With independent television journalists reporting tirelessly on Portugal’s continuing wildfire calamity, it has become glaringly obvious that many communities are being left to fight walls of advancing flames on their own; that water supplies are dwindling and that support in the form of the prime minister and the minister of interior administration has been so lacking that it is now an embarrassment.
CHEGA leader André Ventura said on SIC last night that, for his party at least, this minister (Maria Lúcia Amaral) has exceeded all limits of acceptance. It is time for her to go.
Ventura’s stance comes after days of silence – filled only by television reports that show how chaotic combat appears to be organised, and how so many people say “there was not one firefighter in the village when the fire arrived”.
In one area, a village was left to become completely surrounded by flames, so that firefighters could not even reach it. No-one could get in, and no-one could get out. And the villagers fought on, united, to save their homes.
Other political figures have said barely a thing: PS leader José Luís Carneiro has suggested that the government ‘urgently convene the national Civil Protection Commission’, but André Ventura dismisses this idea, saying it will “solve nothing”.
In Ventura’s mindset, “the government has got to govern”. And this is not what it has been doing in terms of the weeks of fires breaking out all over the north and central interior.
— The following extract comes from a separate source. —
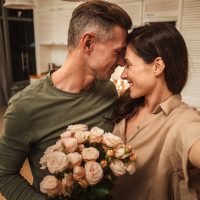glückliches kaukasisches Paar, das selfie Foto mit Blumen nimmt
Yesterday, with the death of one firefighter when an engine overturned in Covilhã – and the ‘statement’ by the Minister of Interior Administration (that the situation of alert was to be extended by 48-hours) without allowing journalists’ questions – CHEGA’s uncharacteristic patience snapped.
Echoing the criticism, and sense of disbelief, that came last week from presidential candidate Henrique Gouveia e Melo, Ventura weighed in with everything he feels has failed: “We should have activated the European Civil Protection Mechanism earlier”, the prime minister (who we have all been told has ‘cut short his holiday’), should be on the ground where fires are burning, and so should his minister of Interior Administration, who gives press statements in pearls.
Ventura told SIC that: ‘if the prime minister does not understand that he cannot have a minister who ignores what is happening, leaves local authorities alone, and does not care about people’s suffering, I tell him: CHEGA has reached its limit”.
As a result, the CHEGA leader is calling for an urgent meeting in parliament to ‘ask that the prime minister dismiss the minister of Internal Administration’.
People need to feel that political leaders “are there for them”, he stressed – a theme that has been widely aired over social media, harking back to old images when the country’s president of the day (Ramalho Eanes) was actually right up ‘on the front line’ in his shirtsleeves, beating flames back with the people of the affected community.